> YOUR TASK
Write out the records again, requests and all, from the line containing "Is point 57,968" down through the end of the records, shifting every point coordinate in the answers up by 74. Leave the pictures out.

> DATASET RECORDS
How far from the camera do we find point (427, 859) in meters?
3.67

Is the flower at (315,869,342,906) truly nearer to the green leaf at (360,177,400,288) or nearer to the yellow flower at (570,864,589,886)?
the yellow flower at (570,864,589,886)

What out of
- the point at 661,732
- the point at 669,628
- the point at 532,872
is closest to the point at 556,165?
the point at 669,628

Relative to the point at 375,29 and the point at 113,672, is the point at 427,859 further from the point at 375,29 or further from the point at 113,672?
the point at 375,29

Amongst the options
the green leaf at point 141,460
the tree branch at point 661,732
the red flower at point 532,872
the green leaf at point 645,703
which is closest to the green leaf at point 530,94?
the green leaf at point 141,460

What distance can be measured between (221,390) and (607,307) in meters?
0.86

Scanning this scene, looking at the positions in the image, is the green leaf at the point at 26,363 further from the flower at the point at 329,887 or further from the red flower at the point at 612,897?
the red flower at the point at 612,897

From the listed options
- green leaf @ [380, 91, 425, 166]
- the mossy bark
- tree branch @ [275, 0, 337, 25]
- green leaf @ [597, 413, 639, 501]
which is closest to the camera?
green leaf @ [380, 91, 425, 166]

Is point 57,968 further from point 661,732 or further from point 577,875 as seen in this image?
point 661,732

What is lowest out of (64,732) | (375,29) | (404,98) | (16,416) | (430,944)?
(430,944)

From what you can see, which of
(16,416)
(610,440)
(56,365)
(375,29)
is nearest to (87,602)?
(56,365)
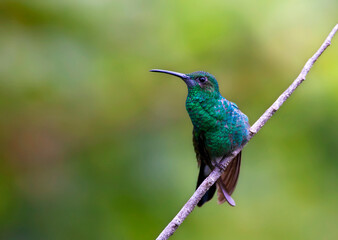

> SOLUTION
Is point 57,968 further from point 661,732 or further from point 577,875 as seen in this image?
point 735,806

What is lowest out of (64,732) | (375,29) | (404,98) | (16,416) | (430,944)?
(504,1018)

From what you can see, which of
(16,416)
(610,440)
(56,365)
(375,29)
is nearest to (87,602)?
(130,439)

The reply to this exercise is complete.